Should doctors leave the history of medicine to historians?

Tom Treasure 1,
PMCID: PMC8902824  PMID: 34875935

There is an apocryphal tale of a surgeon telling his acquaintance of many years that he’d taken up medical history in retirement. ‘Good for you,’ his friend, an academic historian, replied, ‘Now that I am off the academic treadmill, I think I’ll do a bit of brain surgery.’ During a life-changing sabbatical at the Wellcome Institute for the History of Medicine in the mid-1990s, I sensed some disdain among historians for ‘doctors’ history’. In my own retirement, I have published two books, ostensibly historical.1,2 Being inescapably a doctor rather than a historian, I want to avoid becoming the butt of the historian’s quip, so I tread warily.

Hooked on heart surgery from a young age, I took the pre-registration job I wanted with the cardiothoracic surgeons at Guy’s Hospital in 1970. It was a long time later that I realised just how influential the thoracic unit had been in overcoming a deeply entrenched resistance to even the notion of heart surgery. 2 In the years after World War II, there was a concerted effort to advance surgery for the benefit of blue babies 3 and adults with rheumatic valvular heart disease, 4 endemic at the time. In the decade before the heart lung machine, they established operations to relieve mitral valve stenosis and pulmonary stenosis and published their first hundred cases of each in the BMJ in 1952 and 1954.5,6 But the narrative accounts I heard 15–20 years later, whether at the operating table or in the bar, were inconsistent, contradictory, confused, self-serving or simply false. 7 Seeking to separate fact from fancy, I sought out the original records. I systematically traced mentions of mitral stenosis back through time in the Royal Society of Medicine library in a painstaking search of Index Medicus. Eventually, I found this written in The Lancet on 2 April 1898: ‘I anticipate that with the progress of cardiac surgery some of the severest cases of mitral stenosis will be relieved’. 8

This statement was made by DW Samways 50 years before the operation of mitral valvotomy was established in clinical practice. I latched onto his words with enthusiasm, revelling in finding the first suggestion of surgery for heart disease. But here, I thought, lay the trap of doctors’ history. It is a tradition to introduce medical lectures and essays with a nod to history in a ‘how did we get from there to here’ summary of events, usually uncritically taken from previous writers’ accounts. That was the sort of thing I had heard historians decry.

◆ **Information given**
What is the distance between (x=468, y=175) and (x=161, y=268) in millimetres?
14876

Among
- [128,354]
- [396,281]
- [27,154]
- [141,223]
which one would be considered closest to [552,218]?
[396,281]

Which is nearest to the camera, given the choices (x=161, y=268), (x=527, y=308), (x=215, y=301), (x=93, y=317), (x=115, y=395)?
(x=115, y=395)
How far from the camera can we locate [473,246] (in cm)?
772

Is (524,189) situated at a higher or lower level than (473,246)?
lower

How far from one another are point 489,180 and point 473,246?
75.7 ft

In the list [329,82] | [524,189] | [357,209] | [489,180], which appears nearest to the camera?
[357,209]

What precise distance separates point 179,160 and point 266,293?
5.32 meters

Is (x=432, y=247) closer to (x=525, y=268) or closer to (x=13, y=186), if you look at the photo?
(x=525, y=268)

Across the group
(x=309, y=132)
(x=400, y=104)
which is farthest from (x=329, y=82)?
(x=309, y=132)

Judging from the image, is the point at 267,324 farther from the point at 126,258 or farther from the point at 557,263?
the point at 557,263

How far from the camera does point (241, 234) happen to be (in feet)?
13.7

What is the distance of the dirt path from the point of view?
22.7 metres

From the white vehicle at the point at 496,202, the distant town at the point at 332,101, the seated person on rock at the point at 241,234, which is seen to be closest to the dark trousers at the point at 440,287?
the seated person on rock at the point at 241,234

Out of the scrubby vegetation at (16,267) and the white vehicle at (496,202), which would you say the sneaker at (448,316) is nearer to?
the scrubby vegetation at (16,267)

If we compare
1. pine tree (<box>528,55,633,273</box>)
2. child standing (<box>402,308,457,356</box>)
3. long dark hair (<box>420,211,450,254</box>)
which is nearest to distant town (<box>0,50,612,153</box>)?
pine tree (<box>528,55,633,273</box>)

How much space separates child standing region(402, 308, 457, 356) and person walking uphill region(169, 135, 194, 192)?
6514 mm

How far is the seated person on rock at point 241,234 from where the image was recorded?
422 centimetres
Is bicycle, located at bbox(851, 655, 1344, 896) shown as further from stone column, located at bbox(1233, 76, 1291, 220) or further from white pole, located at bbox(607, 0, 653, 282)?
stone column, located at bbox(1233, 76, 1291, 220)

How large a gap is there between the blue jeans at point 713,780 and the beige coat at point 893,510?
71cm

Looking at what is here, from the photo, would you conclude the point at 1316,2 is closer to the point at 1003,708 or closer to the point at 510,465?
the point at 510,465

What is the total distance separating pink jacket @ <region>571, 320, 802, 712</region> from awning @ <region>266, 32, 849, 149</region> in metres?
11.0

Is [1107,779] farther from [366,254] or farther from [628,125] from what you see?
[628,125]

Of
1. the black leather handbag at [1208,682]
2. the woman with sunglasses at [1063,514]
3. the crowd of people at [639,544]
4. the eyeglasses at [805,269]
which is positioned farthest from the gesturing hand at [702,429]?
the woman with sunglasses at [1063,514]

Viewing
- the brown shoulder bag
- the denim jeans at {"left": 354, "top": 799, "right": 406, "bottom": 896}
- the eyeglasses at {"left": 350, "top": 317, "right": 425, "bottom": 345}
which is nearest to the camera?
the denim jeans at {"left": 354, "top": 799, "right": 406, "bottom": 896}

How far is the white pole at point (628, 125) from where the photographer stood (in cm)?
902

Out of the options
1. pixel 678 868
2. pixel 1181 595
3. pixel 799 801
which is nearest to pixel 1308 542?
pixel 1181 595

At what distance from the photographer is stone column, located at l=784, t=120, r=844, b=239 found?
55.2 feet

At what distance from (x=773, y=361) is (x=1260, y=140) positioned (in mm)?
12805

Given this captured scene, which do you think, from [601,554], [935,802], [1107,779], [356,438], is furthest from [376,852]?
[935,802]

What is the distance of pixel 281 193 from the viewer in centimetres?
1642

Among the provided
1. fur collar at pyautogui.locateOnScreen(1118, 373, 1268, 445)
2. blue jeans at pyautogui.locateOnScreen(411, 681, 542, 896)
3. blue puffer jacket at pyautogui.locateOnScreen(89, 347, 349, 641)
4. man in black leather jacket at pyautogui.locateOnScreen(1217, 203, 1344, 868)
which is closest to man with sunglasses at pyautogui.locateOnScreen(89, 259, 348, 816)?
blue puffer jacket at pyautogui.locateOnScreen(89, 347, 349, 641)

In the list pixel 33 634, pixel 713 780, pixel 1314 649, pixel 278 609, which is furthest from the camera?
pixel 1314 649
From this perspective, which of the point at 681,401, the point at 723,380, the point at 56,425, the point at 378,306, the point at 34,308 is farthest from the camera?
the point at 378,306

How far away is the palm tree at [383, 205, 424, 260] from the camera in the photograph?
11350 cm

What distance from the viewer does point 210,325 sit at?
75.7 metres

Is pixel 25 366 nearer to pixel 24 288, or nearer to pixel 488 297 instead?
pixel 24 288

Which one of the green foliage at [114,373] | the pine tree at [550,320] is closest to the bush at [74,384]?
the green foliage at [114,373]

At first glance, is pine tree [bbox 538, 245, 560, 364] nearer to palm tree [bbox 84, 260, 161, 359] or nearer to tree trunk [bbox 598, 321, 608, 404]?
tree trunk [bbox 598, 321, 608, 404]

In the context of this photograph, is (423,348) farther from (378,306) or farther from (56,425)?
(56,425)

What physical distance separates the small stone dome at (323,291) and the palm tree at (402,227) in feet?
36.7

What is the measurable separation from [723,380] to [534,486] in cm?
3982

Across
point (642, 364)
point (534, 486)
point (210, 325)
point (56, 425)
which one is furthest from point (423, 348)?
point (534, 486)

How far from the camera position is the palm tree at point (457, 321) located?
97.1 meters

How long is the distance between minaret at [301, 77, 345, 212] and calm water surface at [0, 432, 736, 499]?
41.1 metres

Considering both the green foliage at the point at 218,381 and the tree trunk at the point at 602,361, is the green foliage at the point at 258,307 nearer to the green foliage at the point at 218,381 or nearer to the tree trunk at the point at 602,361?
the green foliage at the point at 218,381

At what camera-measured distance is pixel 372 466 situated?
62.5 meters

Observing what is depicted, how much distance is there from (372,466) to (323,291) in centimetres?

◆ **Try it**
Reproduce the passage of the essay on doctors writing medical history from "Should doctors leave" up to and including "I tread warily.".

◆ **Exercise answer**
Should doctors leave the history of medicine to historians?

Tom Treasure 1,
PMCID: PMC8902824  PMID: 34875935

There is an apocryphal tale of a surgeon telling his acquaintance of many years that he’d taken up medical history in retirement. ‘Good for you,’ his friend, an academic historian, replied, ‘Now that I am off the academic treadmill, I think I’ll do a bit of brain surgery.’ During a life-changing sabbatical at the Wellcome Institute for the History of Medicine in the mid-1990s, I sensed some disdain among historians for ‘doctors’ history’. In my own retirement, I have published two books, ostensibly historical.1,2 Being inescapably a doctor rather than a historian, I want to avoid becoming the butt of the historian’s quip, so I tread warily.